Rumbling over Steel
By Ute Carson
I love trains, the slow local and the 200-mile-an-hour express. I have traveled on all sorts of trains over the years. As a child I fled westward from the advancing Soviet army with my family atop an ammunition transport.
There was the old steam engine chugging from Dubrovnik to Sarajevo on a narrow-gauge rail line with village women carrying chickens and lugging baskets of farm produce.
My face was soot-smeared with coal dust blowing in through the open windows.
I have shivered in air-conditioned compartments and perspired next to antiquated radiators. I have savored sumptuous meals in elegant dining cars and munched on snacks on wooden commuter benches. Decades ago, on a trip from Stuttgart to Istanbul I bedded down in a luggage rack strung like a hammock above the compartment seats.
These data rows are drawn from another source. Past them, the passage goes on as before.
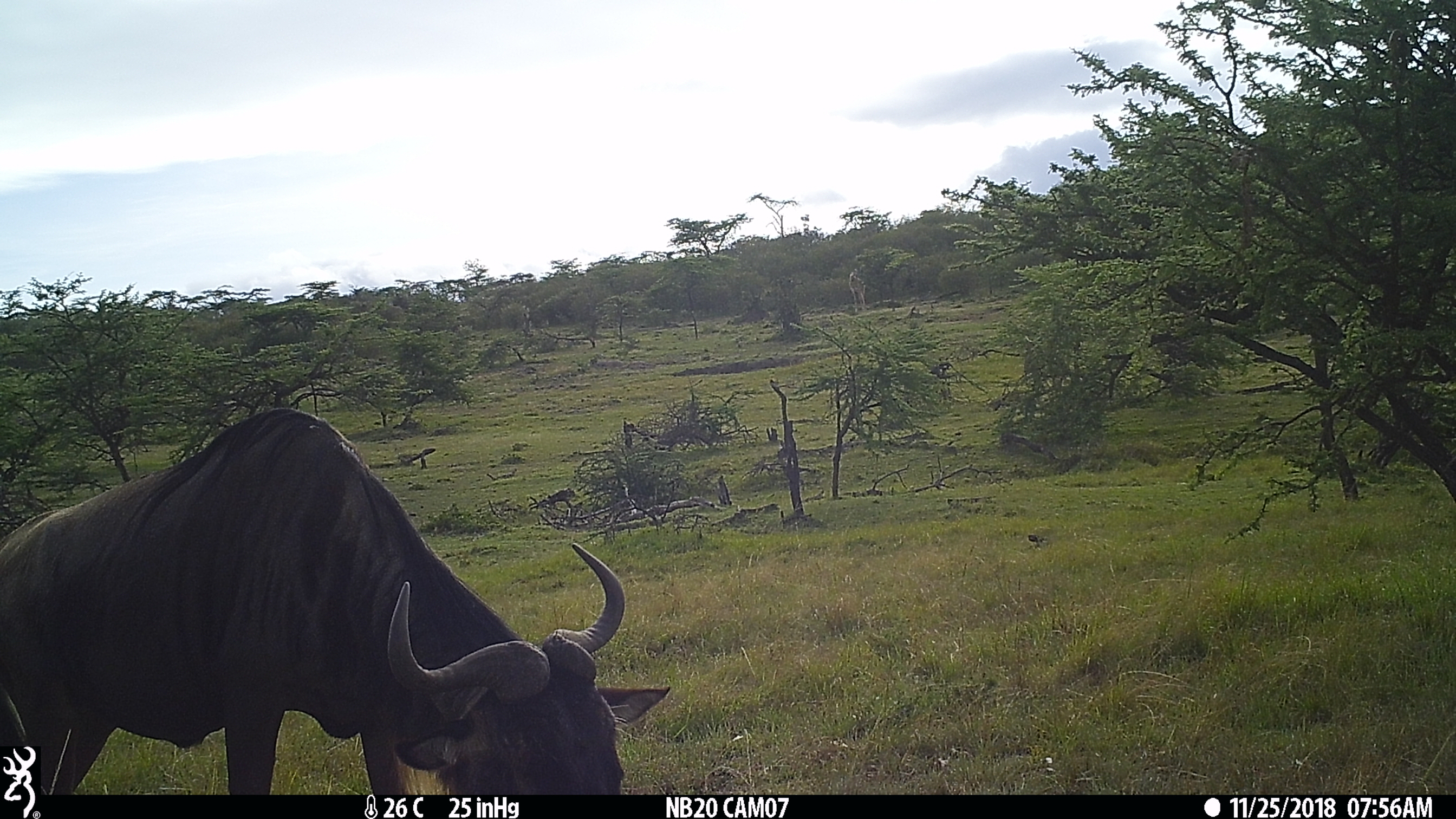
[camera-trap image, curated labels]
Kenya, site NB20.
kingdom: Animalia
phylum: Chordata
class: Mammalia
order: Artiodactyla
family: Bovidae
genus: Connochaetes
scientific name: Connochaetes taurinus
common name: blue wildebeest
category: wildebeest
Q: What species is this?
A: Wildebeest (blue wildebeest) (Connochaetes taurinus).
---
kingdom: Animalia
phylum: Chordata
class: Mammalia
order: Artiodactyla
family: Giraffidae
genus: Giraffa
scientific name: Giraffa camelopardalis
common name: northern giraffe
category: giraffe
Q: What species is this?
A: Giraffe (northern giraffe) (Giraffa camelopardalis).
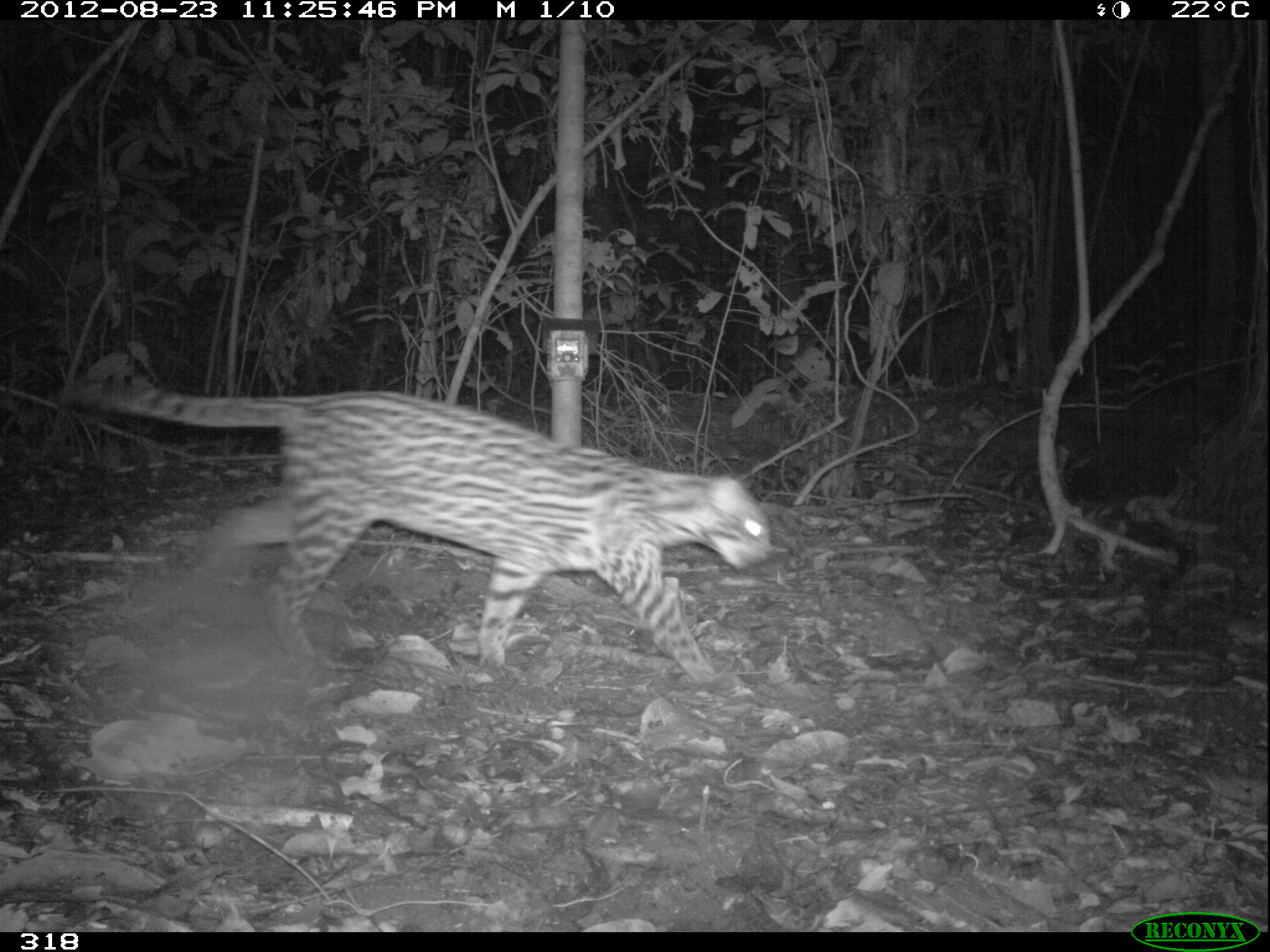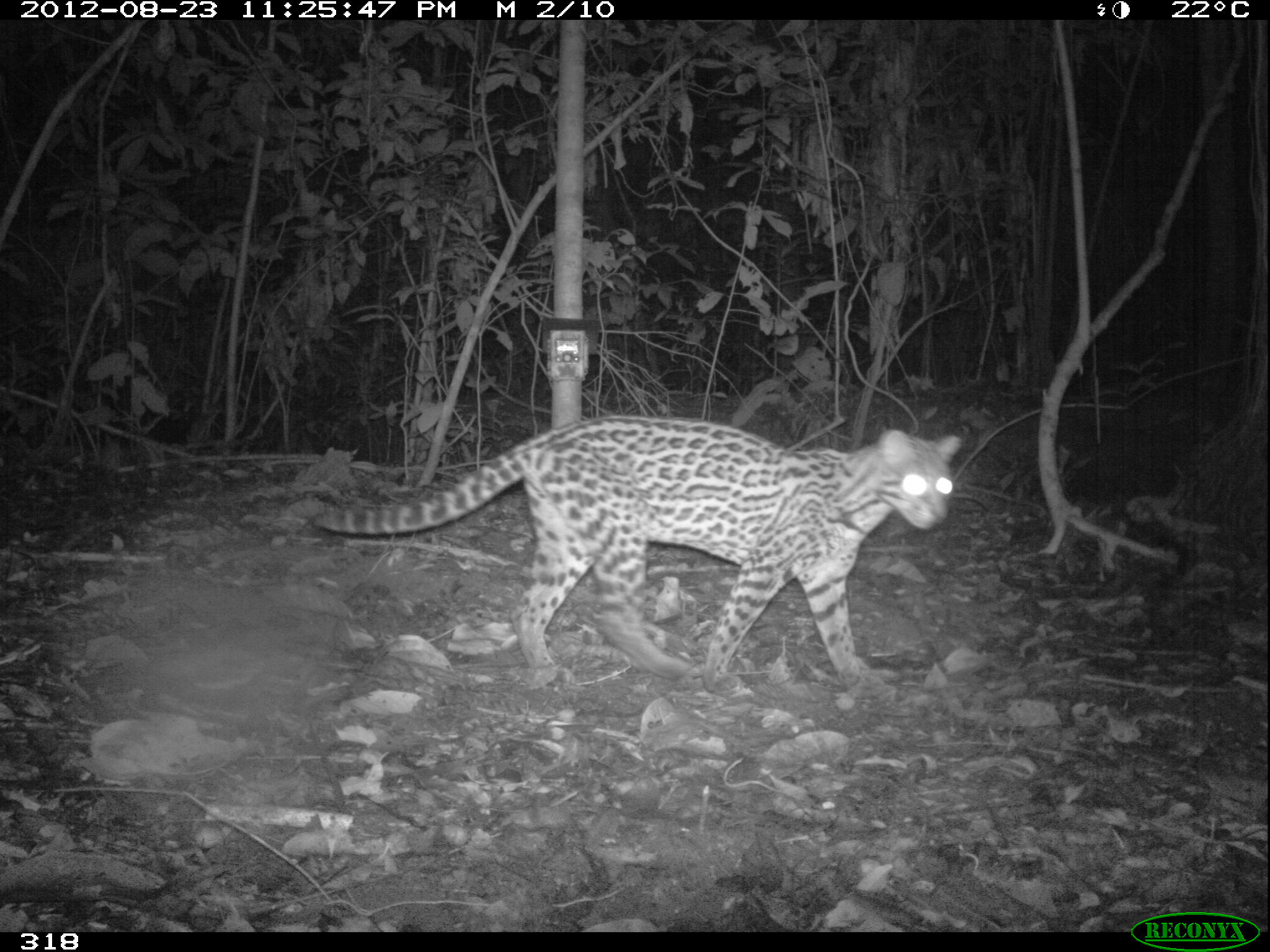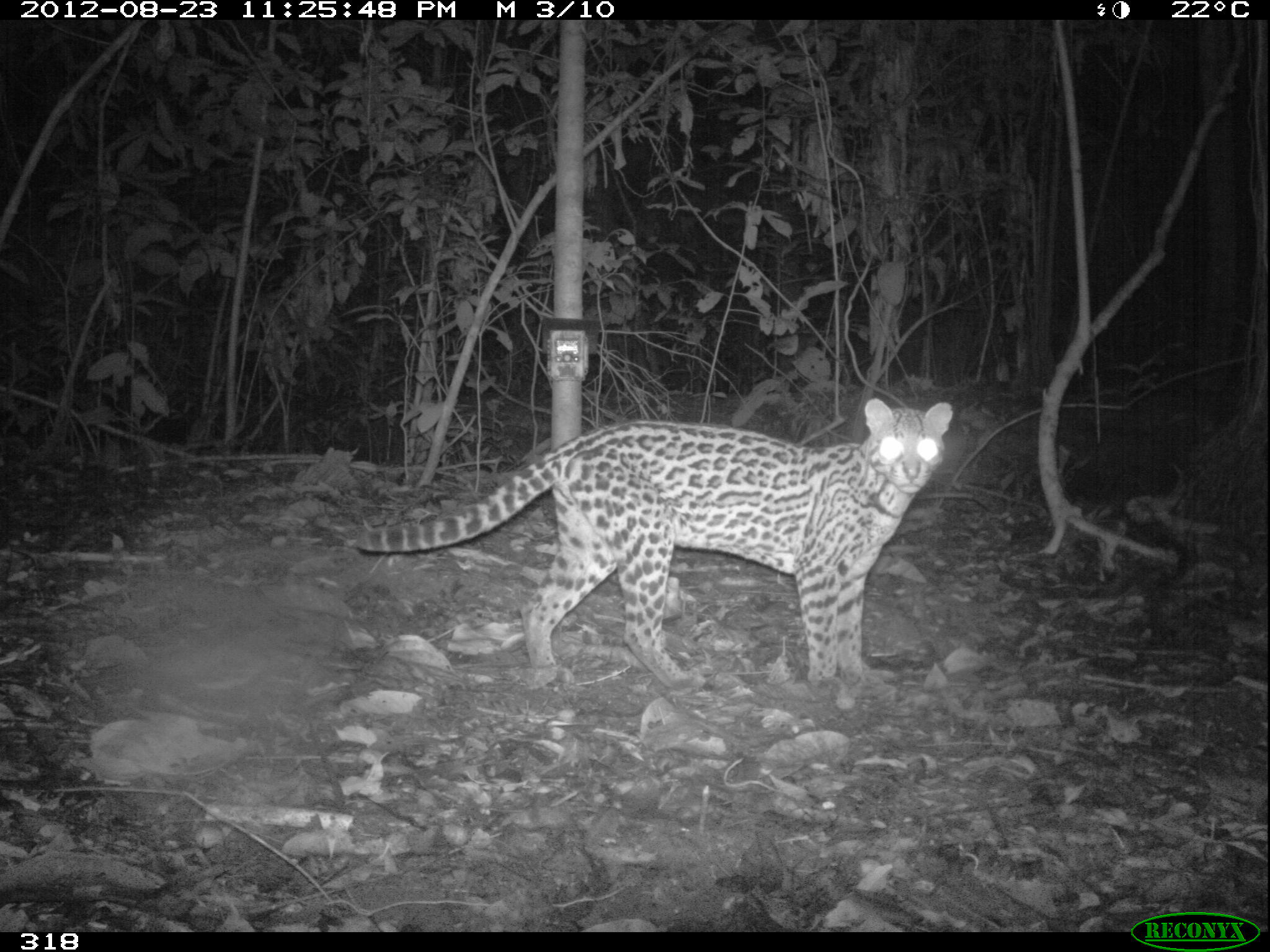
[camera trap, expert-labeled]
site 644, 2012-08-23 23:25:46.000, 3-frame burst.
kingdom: Animalia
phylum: Chordata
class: Mammalia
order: Carnivora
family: Felidae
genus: Leopardus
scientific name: Leopardus pardalis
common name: ocelot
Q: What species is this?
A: Leopardus pardalis (ocelot).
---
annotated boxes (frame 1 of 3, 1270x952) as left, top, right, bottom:
leopardus pardalis: 68, 381, 771, 684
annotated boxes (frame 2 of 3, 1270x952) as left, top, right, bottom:
leopardus pardalis: 310, 411, 960, 692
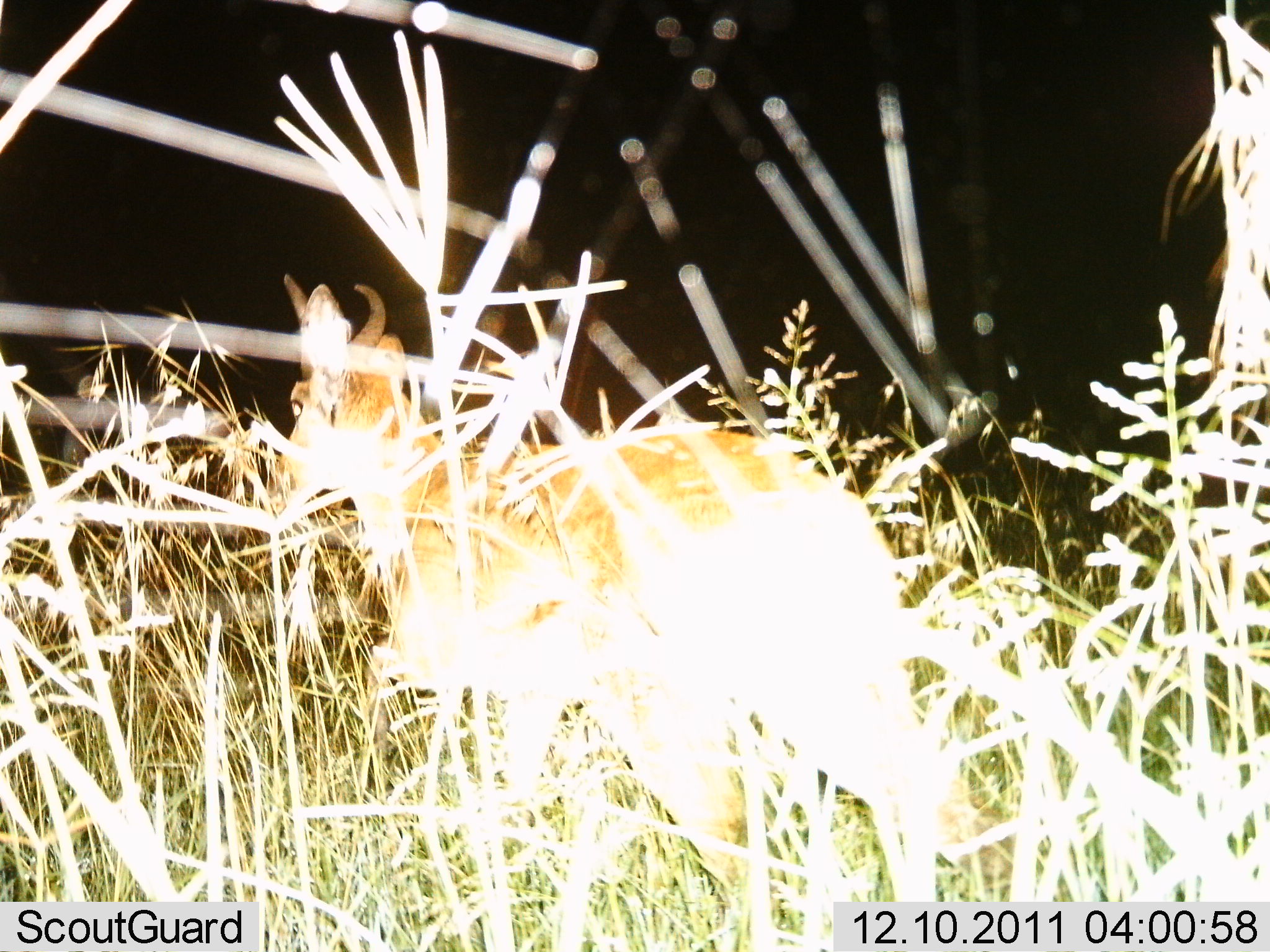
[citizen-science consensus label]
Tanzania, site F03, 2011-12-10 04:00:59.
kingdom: Animalia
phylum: Chordata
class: Mammalia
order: Artiodactyla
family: Bovidae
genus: Redunca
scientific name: Redunca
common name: reedbuck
Reedbuck (Redunca), count 1. Behavior (volunteer vote fractions): standing 82%, resting 0%, moving 18%, interacting 0%. Young present (vote fraction): 0%. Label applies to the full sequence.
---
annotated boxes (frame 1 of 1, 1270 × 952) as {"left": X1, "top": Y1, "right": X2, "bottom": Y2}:
animal: {"left": 265, "top": 273, "right": 947, "bottom": 952}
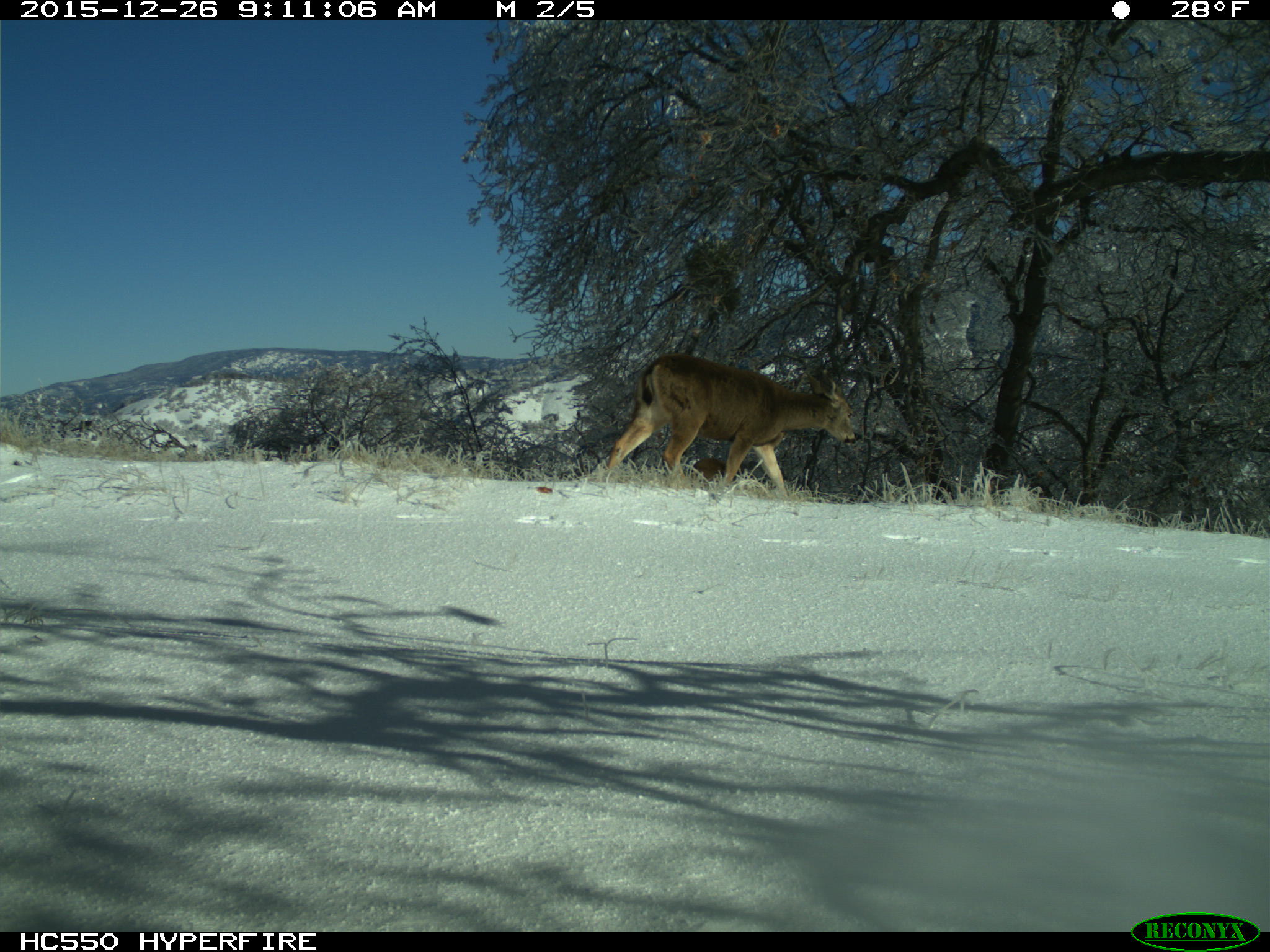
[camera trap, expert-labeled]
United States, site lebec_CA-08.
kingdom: Animalia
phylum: Chordata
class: Mammalia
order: Artiodactyla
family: Cervidae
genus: Odocoileus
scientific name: Odocoileus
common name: deer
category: unidentified deer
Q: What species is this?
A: Unidentified deer (deer) (Odocoileus).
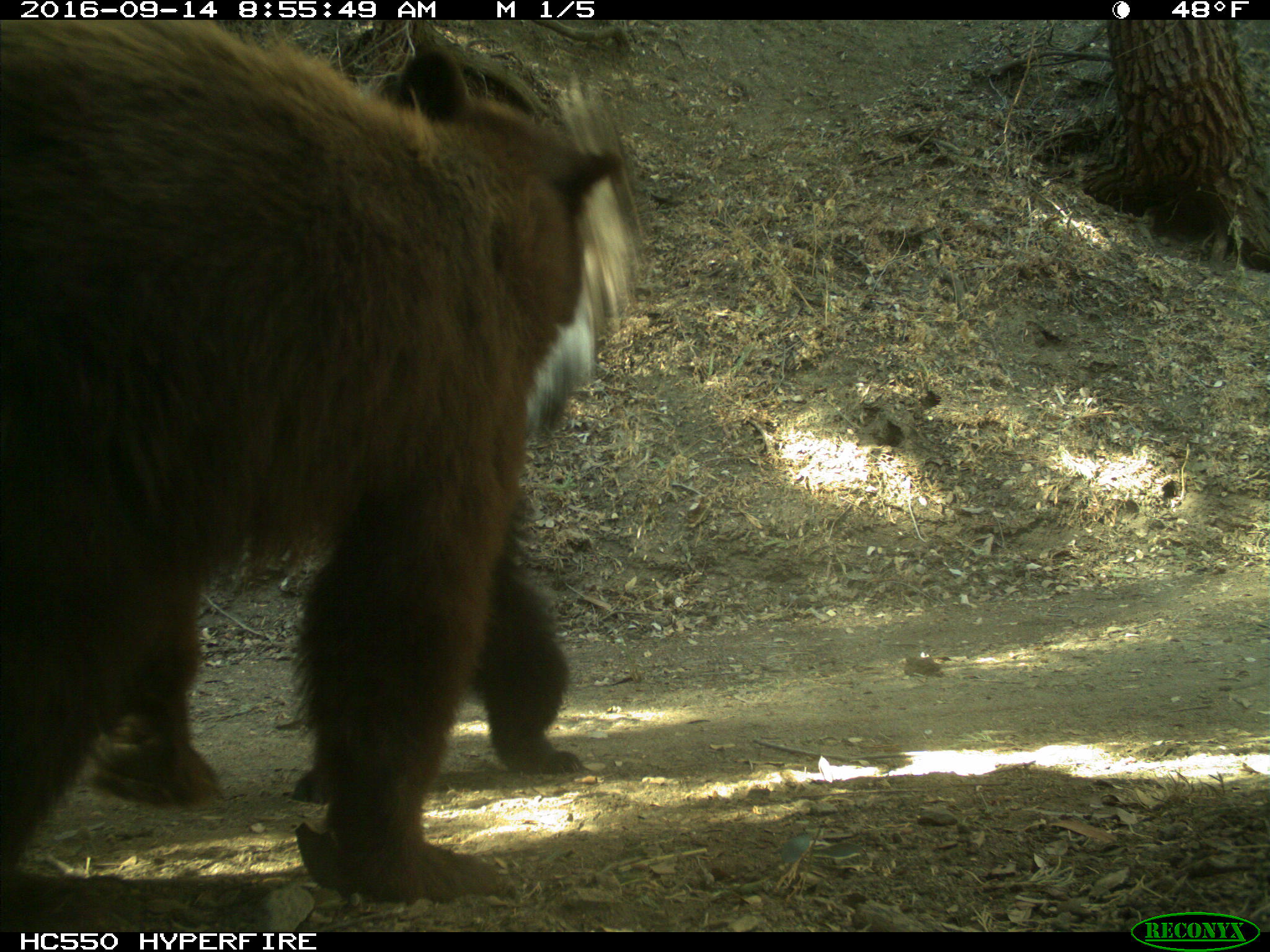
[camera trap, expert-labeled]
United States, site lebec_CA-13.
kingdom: Animalia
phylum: Chordata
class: Mammalia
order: Carnivora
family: Ursidae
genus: Ursus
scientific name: Ursus americanus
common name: american black bear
Ursus americanus (american black bear).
And once in a sleeper from London to Glasgow, I was awakened with morning tea.
A whistle, a hooting, and the wheels begin to sing on tracks that look like ladders stretched end to end along the ground. In Ukraine a station master in a red cap motioned with his hand signal as we passed through his little town, a herd of sheep on the left, an onion-shaped church steeple on the right. An elegant lady wrapped in fur stepped down from a first-class car in Turku, Finland. And in Italy students jumped onto the caboose of our departing train in the nick of time.